Le seul fait de voir un scénariste de la trempe de Brian Azzarello revenir sur du thriller ancré aux USA est un petit évènement en soi. Mais, en plus, ce premier tome d’American Monster se révèle excellent, percutant, introduisant à merveille sa galerie de personnages pour nous amener sur des pistes encore assez floues et intrigantes.
Uncanny X-Force
Lors de son passage chez Marvel Comics, le scénariste Rick Remender a pu toucher à de nombreux personnages : Punisher, les Avengers et son penchant Secret, Venom, Captain America et un bon paquet de mutants, parmi lesquels l’équipe de commando Uncanny X-Force, mené par Wolverine.
Réunissant Psylocke, Deadpool, Fantomex et Archangel, cette petite troupe a pour mission d’éliminer les menaces les plus sanglantes avant qu’elles ne fassent de lourds dégâts. Leur première mission était de neutraliser une version enfant d’Apocalypse, ressuscité pour régner sur le monde. Tuer un enfant n’étant pas chose aisée, du moins moralement, cette mission originale va ébranler les limites des membres de l’équipe, avant de les faire affronter toute une série d’autres menaces. La série arrive à son terme avec ce quatrième tome, racontant le dernier baroud d’honneur de l’équipe de Logan, qui va ainsi devoir faire face aux conséquences des actes commis depuis le début du titre.
De toutes les séries qu’il a pu écrire pour la Maison des Idées, Uncanny X-Force est définitivement la meilleure. Récit d’action super-héroïque débridé, aventure riche et inattendue se focalisant en grande partie sur la psychologie de ses personnages pour mieux les torturer et lettre d’amour aux X-Men et à sa mythologie épaisse de près de 50 ans d’histoires : la série de Remender est tout cela à la fois.
Le scénariste de Black Science a un goût prononcé pour les anti-héros et leurs questionnements moraux. Cela lui permet ici de créer un attachement immédiat pour le destin de ses protagonistes, et ainsi de décupler la tension et l’émotion des dangereuses menaces qui pèsent sur les mutants. D’autant que, d’arc narratif en arc narratif, Rick Remender enchaine les collaborations fructueuses avec des dessinateurs de talent comme Jérôme Opeña, Esad Ribic ou Mark Brooks pour le début de sa série, ou bien Phil Noto et Julian Totino Tedesco dans ce quatrième et dernier tome.

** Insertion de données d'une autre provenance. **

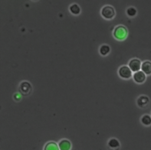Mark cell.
Here are the masks:
<instances>
[{
	"label": "cell",
	"instance_id": "16",
	"mask_svg": "<svg viewBox=\"0 0 151 150\" xmlns=\"http://www.w3.org/2000/svg\"><path fill=\"white\" fill-rule=\"evenodd\" d=\"M14 97L15 99H16V100H17V101L20 100V99H21V95H20L19 94H18V93L15 94L14 95Z\"/></svg>",
	"mask_w": 151,
	"mask_h": 150
},
{
	"label": "cell",
	"instance_id": "1",
	"mask_svg": "<svg viewBox=\"0 0 151 150\" xmlns=\"http://www.w3.org/2000/svg\"><path fill=\"white\" fill-rule=\"evenodd\" d=\"M128 35V30L127 28L123 25L116 26L113 31V37L118 41L124 40Z\"/></svg>",
	"mask_w": 151,
	"mask_h": 150
},
{
	"label": "cell",
	"instance_id": "15",
	"mask_svg": "<svg viewBox=\"0 0 151 150\" xmlns=\"http://www.w3.org/2000/svg\"><path fill=\"white\" fill-rule=\"evenodd\" d=\"M126 14L130 17H133L136 14H137V10L135 8L133 7V6H130L127 9H126Z\"/></svg>",
	"mask_w": 151,
	"mask_h": 150
},
{
	"label": "cell",
	"instance_id": "11",
	"mask_svg": "<svg viewBox=\"0 0 151 150\" xmlns=\"http://www.w3.org/2000/svg\"><path fill=\"white\" fill-rule=\"evenodd\" d=\"M60 150H70L71 147V142L67 139H63L58 143Z\"/></svg>",
	"mask_w": 151,
	"mask_h": 150
},
{
	"label": "cell",
	"instance_id": "12",
	"mask_svg": "<svg viewBox=\"0 0 151 150\" xmlns=\"http://www.w3.org/2000/svg\"><path fill=\"white\" fill-rule=\"evenodd\" d=\"M141 123L146 126L151 125V115L149 114L143 115L140 118Z\"/></svg>",
	"mask_w": 151,
	"mask_h": 150
},
{
	"label": "cell",
	"instance_id": "13",
	"mask_svg": "<svg viewBox=\"0 0 151 150\" xmlns=\"http://www.w3.org/2000/svg\"><path fill=\"white\" fill-rule=\"evenodd\" d=\"M44 150H60L58 145L55 142H49L44 146Z\"/></svg>",
	"mask_w": 151,
	"mask_h": 150
},
{
	"label": "cell",
	"instance_id": "7",
	"mask_svg": "<svg viewBox=\"0 0 151 150\" xmlns=\"http://www.w3.org/2000/svg\"><path fill=\"white\" fill-rule=\"evenodd\" d=\"M150 102L149 98L145 95H140L137 99V105L140 108H145Z\"/></svg>",
	"mask_w": 151,
	"mask_h": 150
},
{
	"label": "cell",
	"instance_id": "2",
	"mask_svg": "<svg viewBox=\"0 0 151 150\" xmlns=\"http://www.w3.org/2000/svg\"><path fill=\"white\" fill-rule=\"evenodd\" d=\"M100 14L104 19L106 20H111L116 15V11L114 7L111 5H106L101 9Z\"/></svg>",
	"mask_w": 151,
	"mask_h": 150
},
{
	"label": "cell",
	"instance_id": "4",
	"mask_svg": "<svg viewBox=\"0 0 151 150\" xmlns=\"http://www.w3.org/2000/svg\"><path fill=\"white\" fill-rule=\"evenodd\" d=\"M142 62L137 58H133L129 62L128 66L133 72H136L141 70Z\"/></svg>",
	"mask_w": 151,
	"mask_h": 150
},
{
	"label": "cell",
	"instance_id": "10",
	"mask_svg": "<svg viewBox=\"0 0 151 150\" xmlns=\"http://www.w3.org/2000/svg\"><path fill=\"white\" fill-rule=\"evenodd\" d=\"M110 51H111V48L107 44L101 45L99 49V54L103 56H107L110 52Z\"/></svg>",
	"mask_w": 151,
	"mask_h": 150
},
{
	"label": "cell",
	"instance_id": "17",
	"mask_svg": "<svg viewBox=\"0 0 151 150\" xmlns=\"http://www.w3.org/2000/svg\"><path fill=\"white\" fill-rule=\"evenodd\" d=\"M31 1H38V0H31Z\"/></svg>",
	"mask_w": 151,
	"mask_h": 150
},
{
	"label": "cell",
	"instance_id": "9",
	"mask_svg": "<svg viewBox=\"0 0 151 150\" xmlns=\"http://www.w3.org/2000/svg\"><path fill=\"white\" fill-rule=\"evenodd\" d=\"M141 70L146 75H151V62L149 61H145L142 64Z\"/></svg>",
	"mask_w": 151,
	"mask_h": 150
},
{
	"label": "cell",
	"instance_id": "6",
	"mask_svg": "<svg viewBox=\"0 0 151 150\" xmlns=\"http://www.w3.org/2000/svg\"><path fill=\"white\" fill-rule=\"evenodd\" d=\"M19 91L24 95H29L32 91V86L29 82L27 81H23L19 85Z\"/></svg>",
	"mask_w": 151,
	"mask_h": 150
},
{
	"label": "cell",
	"instance_id": "3",
	"mask_svg": "<svg viewBox=\"0 0 151 150\" xmlns=\"http://www.w3.org/2000/svg\"><path fill=\"white\" fill-rule=\"evenodd\" d=\"M118 74L120 77L124 79H129L133 76L132 71L127 65L121 66L118 70Z\"/></svg>",
	"mask_w": 151,
	"mask_h": 150
},
{
	"label": "cell",
	"instance_id": "8",
	"mask_svg": "<svg viewBox=\"0 0 151 150\" xmlns=\"http://www.w3.org/2000/svg\"><path fill=\"white\" fill-rule=\"evenodd\" d=\"M68 9H69L70 12L72 15H75V16L79 15L81 14V7L80 6V5L76 3L71 4L69 6Z\"/></svg>",
	"mask_w": 151,
	"mask_h": 150
},
{
	"label": "cell",
	"instance_id": "5",
	"mask_svg": "<svg viewBox=\"0 0 151 150\" xmlns=\"http://www.w3.org/2000/svg\"><path fill=\"white\" fill-rule=\"evenodd\" d=\"M133 78L135 82L140 84L146 81V75L142 70H140L133 73Z\"/></svg>",
	"mask_w": 151,
	"mask_h": 150
},
{
	"label": "cell",
	"instance_id": "14",
	"mask_svg": "<svg viewBox=\"0 0 151 150\" xmlns=\"http://www.w3.org/2000/svg\"><path fill=\"white\" fill-rule=\"evenodd\" d=\"M108 145L111 148H118L120 146V143L119 141L115 138H112L110 139L108 142Z\"/></svg>",
	"mask_w": 151,
	"mask_h": 150
}]
</instances>
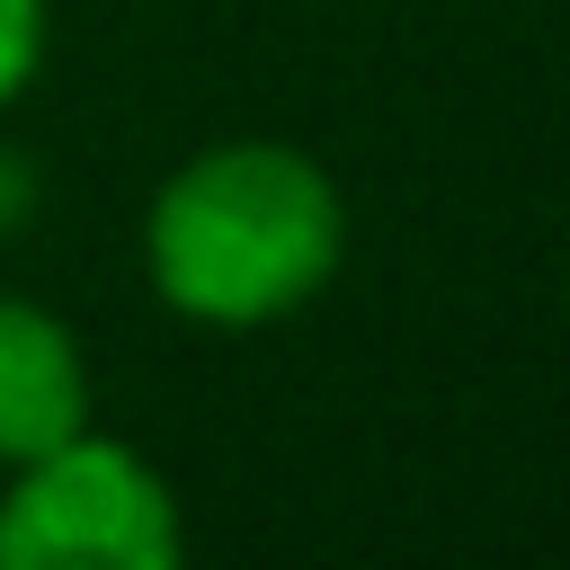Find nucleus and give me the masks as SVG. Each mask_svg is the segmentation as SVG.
I'll return each instance as SVG.
<instances>
[{
  "label": "nucleus",
  "instance_id": "1",
  "mask_svg": "<svg viewBox=\"0 0 570 570\" xmlns=\"http://www.w3.org/2000/svg\"><path fill=\"white\" fill-rule=\"evenodd\" d=\"M347 249V205L330 169L294 142L240 134L169 169L142 214V267L169 312L205 330H258L303 312Z\"/></svg>",
  "mask_w": 570,
  "mask_h": 570
},
{
  "label": "nucleus",
  "instance_id": "2",
  "mask_svg": "<svg viewBox=\"0 0 570 570\" xmlns=\"http://www.w3.org/2000/svg\"><path fill=\"white\" fill-rule=\"evenodd\" d=\"M0 499V570H169L178 561V499L169 481L116 436H62L9 463Z\"/></svg>",
  "mask_w": 570,
  "mask_h": 570
},
{
  "label": "nucleus",
  "instance_id": "3",
  "mask_svg": "<svg viewBox=\"0 0 570 570\" xmlns=\"http://www.w3.org/2000/svg\"><path fill=\"white\" fill-rule=\"evenodd\" d=\"M89 428V365L80 338L45 312L0 294V463H27Z\"/></svg>",
  "mask_w": 570,
  "mask_h": 570
},
{
  "label": "nucleus",
  "instance_id": "4",
  "mask_svg": "<svg viewBox=\"0 0 570 570\" xmlns=\"http://www.w3.org/2000/svg\"><path fill=\"white\" fill-rule=\"evenodd\" d=\"M45 62V0H0V107L36 80Z\"/></svg>",
  "mask_w": 570,
  "mask_h": 570
}]
</instances>
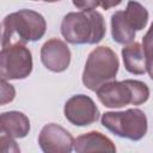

Si Rick Remender a préféré prendre la tangente et quitter la Maison des Idées, lassé d’écrire des histoires sur des personnages qui ne lui appartient pas et dont il n’a aucun droit dessus, Uncanny X-Force reste comme l’un de ses meilleurs travaux, tout éditeurs confondus. Une série brutale, sans concession, prenante et passionnante, servi en majeur partie par des dessinateurs user talentueux mais qui n’ont pas encore gagné le statut de superstar de l’industrie. Du tout bon, disponible dans 4 Marvel Deluxe chez Panini Comics, que vous soyez lecteur Marvel ou non.